Although the signals transmitted by the vehicles are described as being transmitted through a cellular network, it will be appreciated that the invention is also applicable when they are transmitted in any other wireless frequency band or network, such as Wi-Fi. Bluetooth and DSRC.

The system operates as follows:

1. The Signal Controller (SC) 4 is mounted at an intersection and regulates the traffic by traffic lights 18 mounted at every approach of the intersection as illustrated in FIG. 1. SC 4 is operated by a CPU that is provided with an algorithm that allocates green time to every phase group at a predefined phase group sequence.
2. The vehicle unit (VU) 15 comprises a vehicle radio transceiver (VRT) 16, e.g. a cell phone radio link, a vehicular Bluetooth radio link, or any other DSRC transceiver, and a vehicle processing unit (VPU) 17, e.g. cell phone CPU or a CPU of an In-Vehicle Infotainment (IVI) unit, with a relevant application in communication with VRT 16. The VPU 17 sends a signal modulated with a decoding key (VBC) during every predetermined time period. Each VPU 17 has a unique encoding key based on the transceiver identifier, e.g. cell phone number MAC address, and, in one embodiment, the type of vehicle (private car, small truck, bus, semi-trailer, etc.) in which VU 15 is mounted. The encoding key is used to produce a Vehicle Binary Code (VBC) that is unique to the corresponding VU. The VRT 16 modulates the radio waves with the VBC and transmits it to the SCRT 6 located at the intersection.
3. The SCRT 6 comprises a radio receiver, a CPU unit 3, and directional antennas 7 each of which being directed to a corresponding approach. The SCRT 6 receives a signal, demodulates the signal to extract the VBC and measures the RSSI value of the signal. SCRT 6 may be adapted to analyze VBCs received from adjacent downstream and upstream intersections, or alternatively may be limited to the frequency range of a short-range signal.

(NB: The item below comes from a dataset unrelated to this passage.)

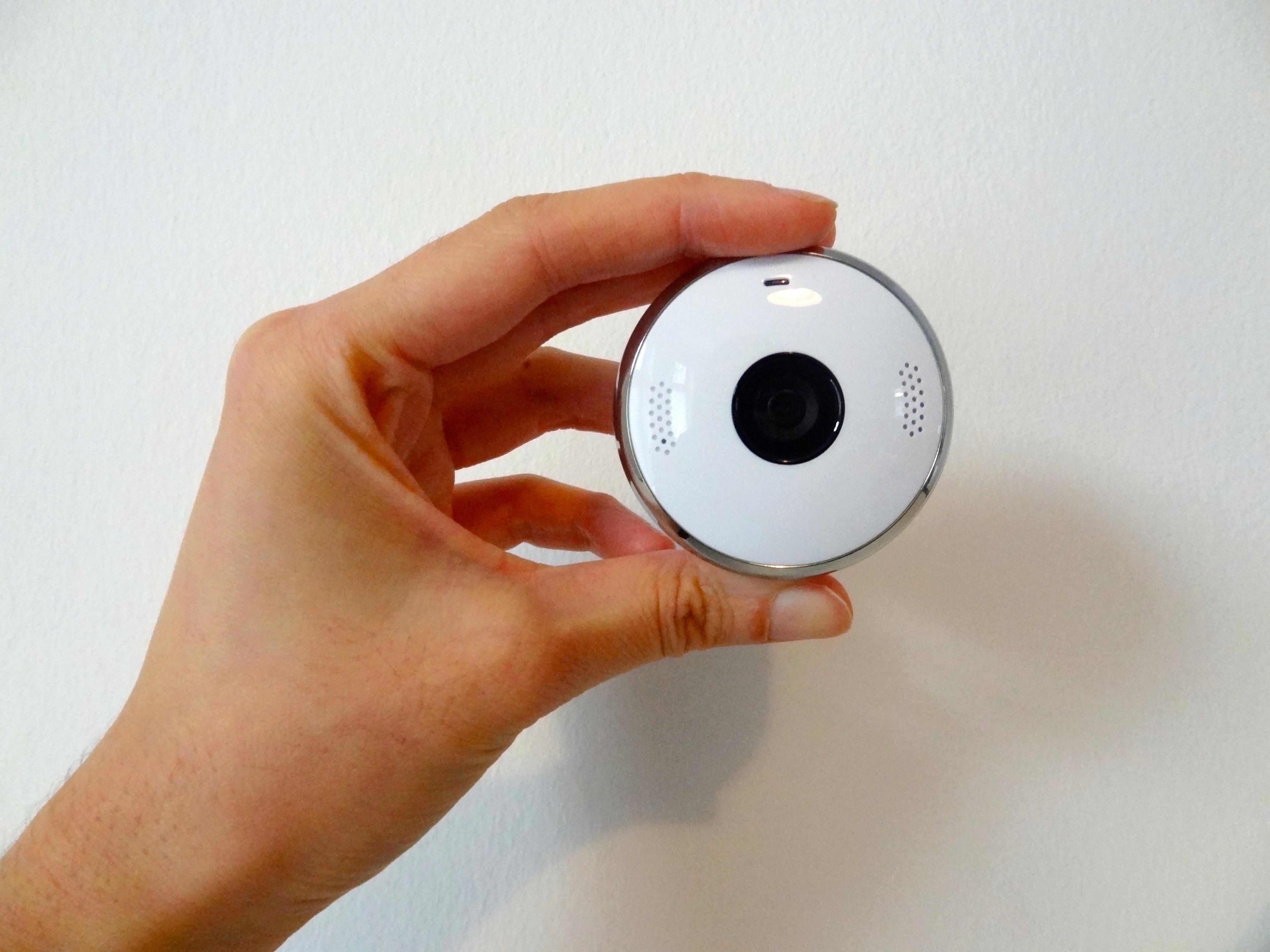 Small light-weight camera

In order to determine that a VBC associated with a VU 15 is waiting at a particular approach at the given intersection, the SCIPU 8 implements the following process:

1. The SCRT 6 receives a signal with a modulated VBC from each VRT 16 mounted on a traveling vehicle at an approach. The SCRT 6 measures the received signal strength index RSSI of each signal.

2. For each received signal modulated with a certain VBC at the current intersection, the CU 10 receives the RSSI value of said signal received by the directional antenna 7 of adjacent approaches.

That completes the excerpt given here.